A parte ideológica não me motivava, enfadando-me mortalmente as minúcias que distinguiam o Glorioso (MRPP, claro!) da UDP, o grupelho de Mendes do PC de P (ml) do renegado Eduíno Vilar. Secretamente, achava disparatada a questão que dividia o Glorioso, numa luta fraticida entre a linha negra do renegado (já vamos em dois, mas havia mais) Saldanha Sanches e a linha vermelha (a justa!) do Camarada Arnaldo Matos.

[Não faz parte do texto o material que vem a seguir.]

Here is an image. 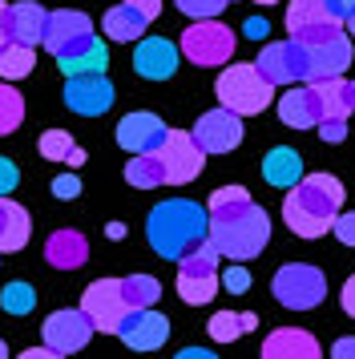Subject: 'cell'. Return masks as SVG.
<instances>
[{
    "instance_id": "25",
    "label": "cell",
    "mask_w": 355,
    "mask_h": 359,
    "mask_svg": "<svg viewBox=\"0 0 355 359\" xmlns=\"http://www.w3.org/2000/svg\"><path fill=\"white\" fill-rule=\"evenodd\" d=\"M57 69H61L65 77H81V73H105L109 69V49H105V41H85L77 49H69L57 57Z\"/></svg>"
},
{
    "instance_id": "26",
    "label": "cell",
    "mask_w": 355,
    "mask_h": 359,
    "mask_svg": "<svg viewBox=\"0 0 355 359\" xmlns=\"http://www.w3.org/2000/svg\"><path fill=\"white\" fill-rule=\"evenodd\" d=\"M262 178L271 182L274 190H290L303 182V158L290 146H274L267 158H262Z\"/></svg>"
},
{
    "instance_id": "14",
    "label": "cell",
    "mask_w": 355,
    "mask_h": 359,
    "mask_svg": "<svg viewBox=\"0 0 355 359\" xmlns=\"http://www.w3.org/2000/svg\"><path fill=\"white\" fill-rule=\"evenodd\" d=\"M117 339L133 347V351H158L170 339V319L158 315L154 307H133L117 327Z\"/></svg>"
},
{
    "instance_id": "12",
    "label": "cell",
    "mask_w": 355,
    "mask_h": 359,
    "mask_svg": "<svg viewBox=\"0 0 355 359\" xmlns=\"http://www.w3.org/2000/svg\"><path fill=\"white\" fill-rule=\"evenodd\" d=\"M113 85L105 73H81V77H65V105L81 117H101L105 109H113Z\"/></svg>"
},
{
    "instance_id": "30",
    "label": "cell",
    "mask_w": 355,
    "mask_h": 359,
    "mask_svg": "<svg viewBox=\"0 0 355 359\" xmlns=\"http://www.w3.org/2000/svg\"><path fill=\"white\" fill-rule=\"evenodd\" d=\"M41 154L48 162H69V170L85 165V149L69 137V130H45L41 133Z\"/></svg>"
},
{
    "instance_id": "40",
    "label": "cell",
    "mask_w": 355,
    "mask_h": 359,
    "mask_svg": "<svg viewBox=\"0 0 355 359\" xmlns=\"http://www.w3.org/2000/svg\"><path fill=\"white\" fill-rule=\"evenodd\" d=\"M331 234H335L343 246H355V210H339V218H335V226H331Z\"/></svg>"
},
{
    "instance_id": "45",
    "label": "cell",
    "mask_w": 355,
    "mask_h": 359,
    "mask_svg": "<svg viewBox=\"0 0 355 359\" xmlns=\"http://www.w3.org/2000/svg\"><path fill=\"white\" fill-rule=\"evenodd\" d=\"M331 359H355V335H343V339H335V347H331Z\"/></svg>"
},
{
    "instance_id": "42",
    "label": "cell",
    "mask_w": 355,
    "mask_h": 359,
    "mask_svg": "<svg viewBox=\"0 0 355 359\" xmlns=\"http://www.w3.org/2000/svg\"><path fill=\"white\" fill-rule=\"evenodd\" d=\"M53 194L57 198H77L81 194V182H77V174H61V178H53Z\"/></svg>"
},
{
    "instance_id": "34",
    "label": "cell",
    "mask_w": 355,
    "mask_h": 359,
    "mask_svg": "<svg viewBox=\"0 0 355 359\" xmlns=\"http://www.w3.org/2000/svg\"><path fill=\"white\" fill-rule=\"evenodd\" d=\"M20 121H25V97L8 81H0V137L4 133H16Z\"/></svg>"
},
{
    "instance_id": "31",
    "label": "cell",
    "mask_w": 355,
    "mask_h": 359,
    "mask_svg": "<svg viewBox=\"0 0 355 359\" xmlns=\"http://www.w3.org/2000/svg\"><path fill=\"white\" fill-rule=\"evenodd\" d=\"M258 327V315L255 311H218L214 319H210V339L218 343H234L239 335H246V331H255Z\"/></svg>"
},
{
    "instance_id": "33",
    "label": "cell",
    "mask_w": 355,
    "mask_h": 359,
    "mask_svg": "<svg viewBox=\"0 0 355 359\" xmlns=\"http://www.w3.org/2000/svg\"><path fill=\"white\" fill-rule=\"evenodd\" d=\"M121 294H126L129 311L133 307H154L158 294H161V283L154 275H129V278H121Z\"/></svg>"
},
{
    "instance_id": "18",
    "label": "cell",
    "mask_w": 355,
    "mask_h": 359,
    "mask_svg": "<svg viewBox=\"0 0 355 359\" xmlns=\"http://www.w3.org/2000/svg\"><path fill=\"white\" fill-rule=\"evenodd\" d=\"M85 41H93V20L77 13V8H57V13H48V25H45V45L53 57H61V53L77 49Z\"/></svg>"
},
{
    "instance_id": "38",
    "label": "cell",
    "mask_w": 355,
    "mask_h": 359,
    "mask_svg": "<svg viewBox=\"0 0 355 359\" xmlns=\"http://www.w3.org/2000/svg\"><path fill=\"white\" fill-rule=\"evenodd\" d=\"M218 283H222V291L242 294V291H250V271L246 266H226L222 275H218Z\"/></svg>"
},
{
    "instance_id": "44",
    "label": "cell",
    "mask_w": 355,
    "mask_h": 359,
    "mask_svg": "<svg viewBox=\"0 0 355 359\" xmlns=\"http://www.w3.org/2000/svg\"><path fill=\"white\" fill-rule=\"evenodd\" d=\"M242 33L250 36V41H267V33H271V25H267L262 17H250L246 25H242Z\"/></svg>"
},
{
    "instance_id": "43",
    "label": "cell",
    "mask_w": 355,
    "mask_h": 359,
    "mask_svg": "<svg viewBox=\"0 0 355 359\" xmlns=\"http://www.w3.org/2000/svg\"><path fill=\"white\" fill-rule=\"evenodd\" d=\"M327 8H331V17L343 20V25L355 17V0H327Z\"/></svg>"
},
{
    "instance_id": "29",
    "label": "cell",
    "mask_w": 355,
    "mask_h": 359,
    "mask_svg": "<svg viewBox=\"0 0 355 359\" xmlns=\"http://www.w3.org/2000/svg\"><path fill=\"white\" fill-rule=\"evenodd\" d=\"M126 182L138 190H158V186H166V165H161L158 154H129Z\"/></svg>"
},
{
    "instance_id": "5",
    "label": "cell",
    "mask_w": 355,
    "mask_h": 359,
    "mask_svg": "<svg viewBox=\"0 0 355 359\" xmlns=\"http://www.w3.org/2000/svg\"><path fill=\"white\" fill-rule=\"evenodd\" d=\"M218 259L222 255H218V246L210 243V238L202 246H194L186 259H178V294L190 307H202V303H210L218 294V287H222L218 283V275H222L218 271Z\"/></svg>"
},
{
    "instance_id": "19",
    "label": "cell",
    "mask_w": 355,
    "mask_h": 359,
    "mask_svg": "<svg viewBox=\"0 0 355 359\" xmlns=\"http://www.w3.org/2000/svg\"><path fill=\"white\" fill-rule=\"evenodd\" d=\"M178 61H182V49L166 36H142L133 53V69L145 81H170L178 73Z\"/></svg>"
},
{
    "instance_id": "49",
    "label": "cell",
    "mask_w": 355,
    "mask_h": 359,
    "mask_svg": "<svg viewBox=\"0 0 355 359\" xmlns=\"http://www.w3.org/2000/svg\"><path fill=\"white\" fill-rule=\"evenodd\" d=\"M174 359H218L214 351H206V347H186V351H178Z\"/></svg>"
},
{
    "instance_id": "37",
    "label": "cell",
    "mask_w": 355,
    "mask_h": 359,
    "mask_svg": "<svg viewBox=\"0 0 355 359\" xmlns=\"http://www.w3.org/2000/svg\"><path fill=\"white\" fill-rule=\"evenodd\" d=\"M174 4H178V8H182L190 20H214V17L226 8V4H230V0H174Z\"/></svg>"
},
{
    "instance_id": "51",
    "label": "cell",
    "mask_w": 355,
    "mask_h": 359,
    "mask_svg": "<svg viewBox=\"0 0 355 359\" xmlns=\"http://www.w3.org/2000/svg\"><path fill=\"white\" fill-rule=\"evenodd\" d=\"M109 238H113V243H117V238H126V226H121V222H109Z\"/></svg>"
},
{
    "instance_id": "21",
    "label": "cell",
    "mask_w": 355,
    "mask_h": 359,
    "mask_svg": "<svg viewBox=\"0 0 355 359\" xmlns=\"http://www.w3.org/2000/svg\"><path fill=\"white\" fill-rule=\"evenodd\" d=\"M45 25H48V13L36 4V0L8 4V17H4V33H8V41L36 49V45L45 41Z\"/></svg>"
},
{
    "instance_id": "17",
    "label": "cell",
    "mask_w": 355,
    "mask_h": 359,
    "mask_svg": "<svg viewBox=\"0 0 355 359\" xmlns=\"http://www.w3.org/2000/svg\"><path fill=\"white\" fill-rule=\"evenodd\" d=\"M170 137L166 121L149 109H138V114H126L117 121V146L126 154H158L161 142Z\"/></svg>"
},
{
    "instance_id": "20",
    "label": "cell",
    "mask_w": 355,
    "mask_h": 359,
    "mask_svg": "<svg viewBox=\"0 0 355 359\" xmlns=\"http://www.w3.org/2000/svg\"><path fill=\"white\" fill-rule=\"evenodd\" d=\"M262 359H323L319 339L303 327H279L262 339Z\"/></svg>"
},
{
    "instance_id": "22",
    "label": "cell",
    "mask_w": 355,
    "mask_h": 359,
    "mask_svg": "<svg viewBox=\"0 0 355 359\" xmlns=\"http://www.w3.org/2000/svg\"><path fill=\"white\" fill-rule=\"evenodd\" d=\"M279 117H283V126H290V130H315L323 121L315 85H287V93L279 97Z\"/></svg>"
},
{
    "instance_id": "52",
    "label": "cell",
    "mask_w": 355,
    "mask_h": 359,
    "mask_svg": "<svg viewBox=\"0 0 355 359\" xmlns=\"http://www.w3.org/2000/svg\"><path fill=\"white\" fill-rule=\"evenodd\" d=\"M0 359H8V347H4V339H0Z\"/></svg>"
},
{
    "instance_id": "15",
    "label": "cell",
    "mask_w": 355,
    "mask_h": 359,
    "mask_svg": "<svg viewBox=\"0 0 355 359\" xmlns=\"http://www.w3.org/2000/svg\"><path fill=\"white\" fill-rule=\"evenodd\" d=\"M303 49H307V85L343 77L347 65H351V33H335L319 45H303Z\"/></svg>"
},
{
    "instance_id": "27",
    "label": "cell",
    "mask_w": 355,
    "mask_h": 359,
    "mask_svg": "<svg viewBox=\"0 0 355 359\" xmlns=\"http://www.w3.org/2000/svg\"><path fill=\"white\" fill-rule=\"evenodd\" d=\"M315 97H319L323 117H351L355 114V81H347V77L315 81Z\"/></svg>"
},
{
    "instance_id": "23",
    "label": "cell",
    "mask_w": 355,
    "mask_h": 359,
    "mask_svg": "<svg viewBox=\"0 0 355 359\" xmlns=\"http://www.w3.org/2000/svg\"><path fill=\"white\" fill-rule=\"evenodd\" d=\"M45 259L57 266V271H77L85 266L89 259V243H85V234L81 230H53L45 243Z\"/></svg>"
},
{
    "instance_id": "16",
    "label": "cell",
    "mask_w": 355,
    "mask_h": 359,
    "mask_svg": "<svg viewBox=\"0 0 355 359\" xmlns=\"http://www.w3.org/2000/svg\"><path fill=\"white\" fill-rule=\"evenodd\" d=\"M93 331H97V327L89 323V315H85V311H53L45 323H41L45 343L53 347V351H61V355L81 351L85 343L93 339Z\"/></svg>"
},
{
    "instance_id": "3",
    "label": "cell",
    "mask_w": 355,
    "mask_h": 359,
    "mask_svg": "<svg viewBox=\"0 0 355 359\" xmlns=\"http://www.w3.org/2000/svg\"><path fill=\"white\" fill-rule=\"evenodd\" d=\"M210 243L218 246L222 259H234V262L258 259L262 246L271 243V218L255 202L234 206V210H218L210 214Z\"/></svg>"
},
{
    "instance_id": "53",
    "label": "cell",
    "mask_w": 355,
    "mask_h": 359,
    "mask_svg": "<svg viewBox=\"0 0 355 359\" xmlns=\"http://www.w3.org/2000/svg\"><path fill=\"white\" fill-rule=\"evenodd\" d=\"M347 33H351V36H355V17H351V20H347Z\"/></svg>"
},
{
    "instance_id": "13",
    "label": "cell",
    "mask_w": 355,
    "mask_h": 359,
    "mask_svg": "<svg viewBox=\"0 0 355 359\" xmlns=\"http://www.w3.org/2000/svg\"><path fill=\"white\" fill-rule=\"evenodd\" d=\"M190 133L206 154H230V149L242 146V117L230 114L226 105H218V109H210V114L198 117V126Z\"/></svg>"
},
{
    "instance_id": "39",
    "label": "cell",
    "mask_w": 355,
    "mask_h": 359,
    "mask_svg": "<svg viewBox=\"0 0 355 359\" xmlns=\"http://www.w3.org/2000/svg\"><path fill=\"white\" fill-rule=\"evenodd\" d=\"M315 130H319L323 142H335V146H339V142L347 137V117H323Z\"/></svg>"
},
{
    "instance_id": "7",
    "label": "cell",
    "mask_w": 355,
    "mask_h": 359,
    "mask_svg": "<svg viewBox=\"0 0 355 359\" xmlns=\"http://www.w3.org/2000/svg\"><path fill=\"white\" fill-rule=\"evenodd\" d=\"M234 33L226 29L222 20H194L190 29L182 33V41H178V49H182V57L186 61H194V65H230V57H234Z\"/></svg>"
},
{
    "instance_id": "24",
    "label": "cell",
    "mask_w": 355,
    "mask_h": 359,
    "mask_svg": "<svg viewBox=\"0 0 355 359\" xmlns=\"http://www.w3.org/2000/svg\"><path fill=\"white\" fill-rule=\"evenodd\" d=\"M29 234H32L29 210L4 194V198H0V255L25 250V246H29Z\"/></svg>"
},
{
    "instance_id": "1",
    "label": "cell",
    "mask_w": 355,
    "mask_h": 359,
    "mask_svg": "<svg viewBox=\"0 0 355 359\" xmlns=\"http://www.w3.org/2000/svg\"><path fill=\"white\" fill-rule=\"evenodd\" d=\"M343 182L335 174H303L299 186H290L283 198V218H287L290 234L299 238H323L335 226L339 210H343Z\"/></svg>"
},
{
    "instance_id": "47",
    "label": "cell",
    "mask_w": 355,
    "mask_h": 359,
    "mask_svg": "<svg viewBox=\"0 0 355 359\" xmlns=\"http://www.w3.org/2000/svg\"><path fill=\"white\" fill-rule=\"evenodd\" d=\"M339 303H343V311H347V315L355 319V275L343 283V291H339Z\"/></svg>"
},
{
    "instance_id": "46",
    "label": "cell",
    "mask_w": 355,
    "mask_h": 359,
    "mask_svg": "<svg viewBox=\"0 0 355 359\" xmlns=\"http://www.w3.org/2000/svg\"><path fill=\"white\" fill-rule=\"evenodd\" d=\"M126 4H129V8H138L145 20H154L161 13V0H126Z\"/></svg>"
},
{
    "instance_id": "54",
    "label": "cell",
    "mask_w": 355,
    "mask_h": 359,
    "mask_svg": "<svg viewBox=\"0 0 355 359\" xmlns=\"http://www.w3.org/2000/svg\"><path fill=\"white\" fill-rule=\"evenodd\" d=\"M258 4H262V8H267V4H279V0H258Z\"/></svg>"
},
{
    "instance_id": "50",
    "label": "cell",
    "mask_w": 355,
    "mask_h": 359,
    "mask_svg": "<svg viewBox=\"0 0 355 359\" xmlns=\"http://www.w3.org/2000/svg\"><path fill=\"white\" fill-rule=\"evenodd\" d=\"M4 17H8V4H4V0H0V49H4V45H8V33H4Z\"/></svg>"
},
{
    "instance_id": "36",
    "label": "cell",
    "mask_w": 355,
    "mask_h": 359,
    "mask_svg": "<svg viewBox=\"0 0 355 359\" xmlns=\"http://www.w3.org/2000/svg\"><path fill=\"white\" fill-rule=\"evenodd\" d=\"M250 202V194L242 190V186H222V190H214L210 194V214H218V210H234V206H246Z\"/></svg>"
},
{
    "instance_id": "4",
    "label": "cell",
    "mask_w": 355,
    "mask_h": 359,
    "mask_svg": "<svg viewBox=\"0 0 355 359\" xmlns=\"http://www.w3.org/2000/svg\"><path fill=\"white\" fill-rule=\"evenodd\" d=\"M214 93H218V105H226L230 114L255 117L274 101V85L250 61V65H226L218 73V81H214Z\"/></svg>"
},
{
    "instance_id": "6",
    "label": "cell",
    "mask_w": 355,
    "mask_h": 359,
    "mask_svg": "<svg viewBox=\"0 0 355 359\" xmlns=\"http://www.w3.org/2000/svg\"><path fill=\"white\" fill-rule=\"evenodd\" d=\"M271 291L274 299L290 311H311L323 303V294H327V278H323L319 266H311V262H287V266H279V275L271 278Z\"/></svg>"
},
{
    "instance_id": "48",
    "label": "cell",
    "mask_w": 355,
    "mask_h": 359,
    "mask_svg": "<svg viewBox=\"0 0 355 359\" xmlns=\"http://www.w3.org/2000/svg\"><path fill=\"white\" fill-rule=\"evenodd\" d=\"M16 359H65V355L61 351H53V347L45 343V347H29V351H20Z\"/></svg>"
},
{
    "instance_id": "28",
    "label": "cell",
    "mask_w": 355,
    "mask_h": 359,
    "mask_svg": "<svg viewBox=\"0 0 355 359\" xmlns=\"http://www.w3.org/2000/svg\"><path fill=\"white\" fill-rule=\"evenodd\" d=\"M145 25H149V20H145L138 8H129V4L109 8V13H105V20H101V29H105V36H109V41H142Z\"/></svg>"
},
{
    "instance_id": "2",
    "label": "cell",
    "mask_w": 355,
    "mask_h": 359,
    "mask_svg": "<svg viewBox=\"0 0 355 359\" xmlns=\"http://www.w3.org/2000/svg\"><path fill=\"white\" fill-rule=\"evenodd\" d=\"M145 238L158 259H186L194 246H202L210 238V210L198 202H186V198L158 202L145 222Z\"/></svg>"
},
{
    "instance_id": "10",
    "label": "cell",
    "mask_w": 355,
    "mask_h": 359,
    "mask_svg": "<svg viewBox=\"0 0 355 359\" xmlns=\"http://www.w3.org/2000/svg\"><path fill=\"white\" fill-rule=\"evenodd\" d=\"M161 165H166V186H186L202 174V165H206V149L194 142V133L186 130H170V137L161 142L158 149Z\"/></svg>"
},
{
    "instance_id": "9",
    "label": "cell",
    "mask_w": 355,
    "mask_h": 359,
    "mask_svg": "<svg viewBox=\"0 0 355 359\" xmlns=\"http://www.w3.org/2000/svg\"><path fill=\"white\" fill-rule=\"evenodd\" d=\"M287 33H290V41H299V45H319L327 36L343 33V20L331 17L327 0H290Z\"/></svg>"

Não tinha adquirido, pois, a segurança teórica que me teria permitido invocar a meu favor os autores certos nos locais e nas circunstâncias certas. O que não era dispiciendo, pois em Lisboa alinhava com o citado Glorioso, no Algarve, com o grupelho de Mendes, e em Angola, com o MPLA (o que me levava a ter que conviver com os revisas do PCP).
Um belo dia, fui a uma manif para exigir a libertação do Camarada Arnaldo Matos (ou seria para celebrar a sua libertação pelo Povo, já não me lembro). Começaram a ouvir-se os acordes da Internacional, e o pessoal começou a acompanhar, não com palavras, mas com lá-lá-lás, em surdina. “Esta malta não sabe a letra”, pensei eu. “Vou brilhar!” E com voz forte e sonorosa comecei a cantar “...de pé famélicos da terra, de pé, oh vítimas da fome, pó, pó, pó!”, e fui imediatamente abafado: aquela letra não era a correcta, mas a letra revisas, disseram-me (realmente, aprendera-a em Luanda, com os PCs, conferi).
Pedi, então, que alguém me mostrasse a letra aprovada, para que a cantasse. Foi aí que me contaram a desgraça que acontecera. O camarada Fernando Rosas (director do Luta Popular e membro do Comité Lenine, Comité Central do MRPP) quando fora preso na véspera, pela Pide-DGS, levava no bolso do casaco o papel com a letra da Internacional, na versão proletária, devidamente aprovada pelo atrás referido Comité Lenine, Comité Central do MRPP.
Por isso, nesse tempo, nas manifs do Glorioso, só se cantava lá-láááá, lá-lá, lá-lá, lá-lá (pó, pó-pó).